Déclin de la presse écrite: autre appel à l'action lancé

MONTRÉAL - Dans la foulée de l’annonce de la fermeture d’un énième hebdomadaire, la Fédération nationale des communications, qui est affiliée à la Confédération des syndicats nationaux (FNC-CSN), a houspillé une fois de plus Ottawa.

Après avoir appris que la direction de «La Gatineau» s’apprêtait à mettre un terme à la publication de ce journal paraissant depuis plus de 60 ans, la présidente de la FNC-CSN, Pascale St-Onge, n’a pu réprimer son indignation.

Alors qu’elle était interviewée par La Presse canadienne, Mme St-Onge a réitéré dimanche un message qu’elle a déjà livré à maintes reprises par le passé.

Elle a répété que les géants du web, comme le réseau social Facebook et le moteur de recherche Google, accaparent une portion sans cesse croissante de «la tarte publicitaire».

Or, selon Pascale St-Onge, tandis que ces grands joueurs parviennent à satisfaire leur appétit insatiable, bien des hebdomadaires crient famine.

À son avis, cette situation n’est guère étonnante puisque pour ces derniers, «la source principale de revenus, c’est la publicité».

En s’appuyant sur l’exemple récent de «La Gatineau», Mme St-Onge a soutenu que «la crise de la presse écrite» ne semble pas se résorber.

Elle a ajouté que pour espérer l’endiguer, il n’y a pas 36 scénarios possibles.

«À très court terme, ça prendra de l’aide gouvernementale afin de dégager la marge de manoeuvre nécessaire pour pouvoir trouver des solutions qui seront pérennes», a-t-elle souligné.

«Il faut que le gouvernement fédéral agisse pour soutenir les médias de la presse écrite parce que leur présence est indispensable à une vie démocratique en santé», a martelé Pascale St-Onge.

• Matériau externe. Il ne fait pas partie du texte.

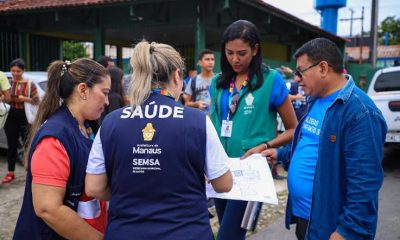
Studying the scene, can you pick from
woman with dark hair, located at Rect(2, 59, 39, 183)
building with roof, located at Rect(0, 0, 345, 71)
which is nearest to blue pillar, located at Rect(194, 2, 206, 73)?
building with roof, located at Rect(0, 0, 345, 71)

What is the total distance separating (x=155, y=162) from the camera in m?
1.42

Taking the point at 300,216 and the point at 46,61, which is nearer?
the point at 300,216

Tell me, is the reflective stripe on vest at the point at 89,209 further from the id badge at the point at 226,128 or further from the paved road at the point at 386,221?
the paved road at the point at 386,221

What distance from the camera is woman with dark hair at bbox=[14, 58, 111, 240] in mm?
1515

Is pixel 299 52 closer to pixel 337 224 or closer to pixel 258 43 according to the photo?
pixel 258 43

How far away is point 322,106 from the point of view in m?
1.99

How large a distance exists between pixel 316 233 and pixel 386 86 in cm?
780

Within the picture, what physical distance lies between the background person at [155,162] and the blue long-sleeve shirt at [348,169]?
0.56 meters

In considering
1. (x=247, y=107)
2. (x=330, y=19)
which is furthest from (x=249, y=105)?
(x=330, y=19)

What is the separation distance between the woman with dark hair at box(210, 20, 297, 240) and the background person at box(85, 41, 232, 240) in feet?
3.09

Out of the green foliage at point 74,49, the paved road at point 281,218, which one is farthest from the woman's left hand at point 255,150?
the green foliage at point 74,49

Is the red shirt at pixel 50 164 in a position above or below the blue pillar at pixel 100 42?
below

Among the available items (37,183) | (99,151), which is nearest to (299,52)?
(99,151)

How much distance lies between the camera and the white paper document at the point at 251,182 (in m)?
1.92
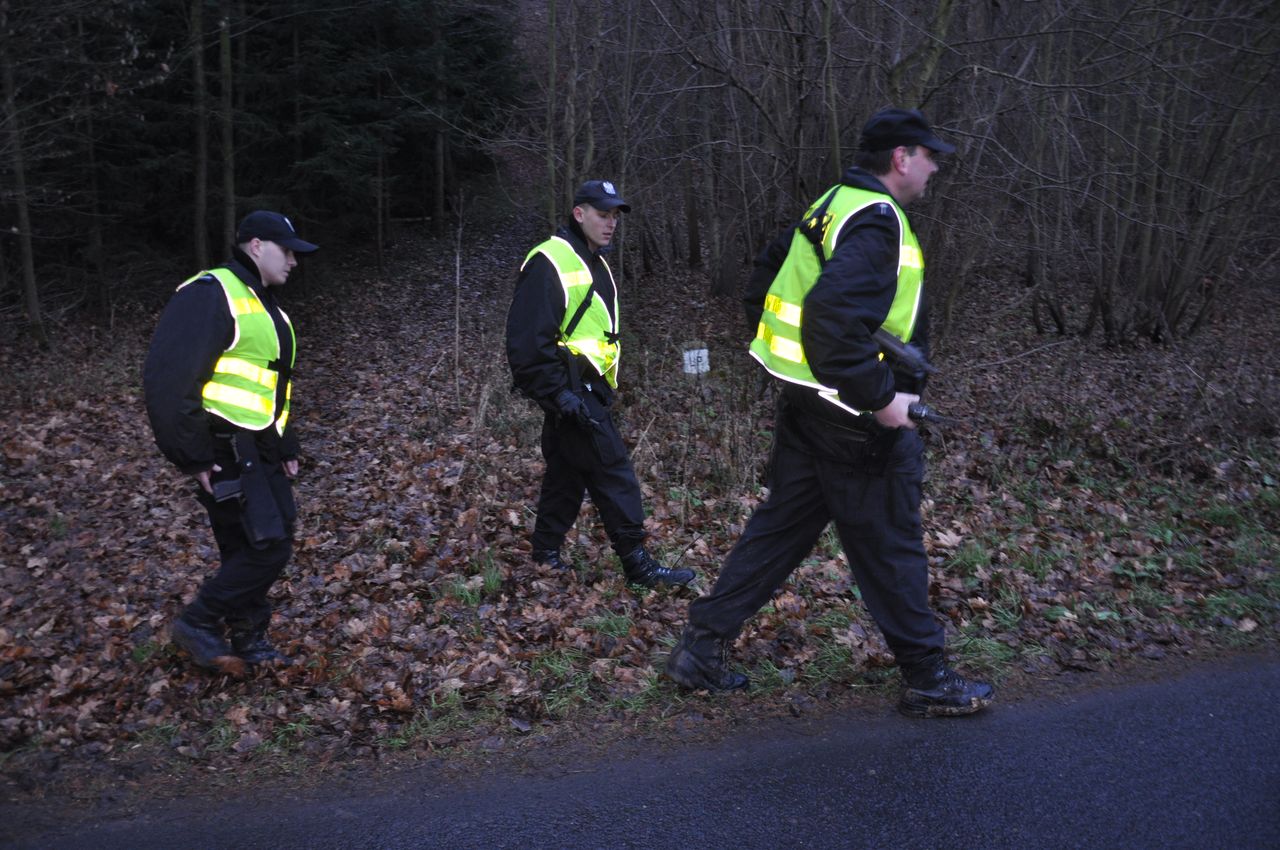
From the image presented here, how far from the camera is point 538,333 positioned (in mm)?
5477

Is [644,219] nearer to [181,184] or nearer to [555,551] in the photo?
[181,184]

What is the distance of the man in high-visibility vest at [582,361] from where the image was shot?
18.1 ft

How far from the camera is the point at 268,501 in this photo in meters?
4.61

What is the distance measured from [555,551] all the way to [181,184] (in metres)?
17.5

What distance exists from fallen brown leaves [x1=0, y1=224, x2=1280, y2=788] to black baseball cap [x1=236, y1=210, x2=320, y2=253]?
2085 mm

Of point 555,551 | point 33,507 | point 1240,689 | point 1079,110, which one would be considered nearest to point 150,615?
point 555,551

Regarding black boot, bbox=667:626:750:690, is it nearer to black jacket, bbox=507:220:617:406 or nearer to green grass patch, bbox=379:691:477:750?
green grass patch, bbox=379:691:477:750

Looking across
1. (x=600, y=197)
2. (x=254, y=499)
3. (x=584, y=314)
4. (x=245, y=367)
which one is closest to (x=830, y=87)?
(x=600, y=197)

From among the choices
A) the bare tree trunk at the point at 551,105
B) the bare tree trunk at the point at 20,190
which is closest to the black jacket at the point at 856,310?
the bare tree trunk at the point at 551,105

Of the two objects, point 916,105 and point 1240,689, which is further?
point 916,105

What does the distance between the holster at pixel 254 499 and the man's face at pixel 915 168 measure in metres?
3.09

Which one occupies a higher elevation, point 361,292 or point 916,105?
point 916,105

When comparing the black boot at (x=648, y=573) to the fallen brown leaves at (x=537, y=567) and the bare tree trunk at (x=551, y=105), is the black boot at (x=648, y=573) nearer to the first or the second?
the fallen brown leaves at (x=537, y=567)

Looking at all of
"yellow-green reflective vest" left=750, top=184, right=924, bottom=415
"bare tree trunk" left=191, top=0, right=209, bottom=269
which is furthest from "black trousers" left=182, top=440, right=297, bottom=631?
"bare tree trunk" left=191, top=0, right=209, bottom=269
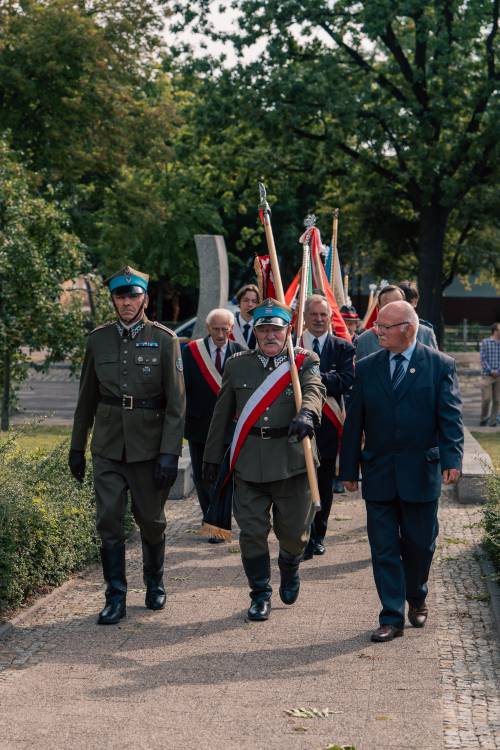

«Les géants du web font énormément d’argent grâce au contenu des autres acteurs médiatiques de moindre envergure, sans participer financièrement à sa production. C’est une inéquation qu’il va falloir régler», a-t-elle précisé.

Mme St-Onge a poursuivi en faisant valoir qu’il serait grand temps pour Ottawa de mettre fin à la récréation.

«Pour n’importe quelle industrie, il y a toujours des cadres réglementaire, fiscal et législatif qui ne finissent pas se mettre en place. C’est là-dessus qu’il faut miser pour envisager l’avenir pour les publications d’ici. C’est un incontournable», a-t-elle conclu, d’un ton sans appel.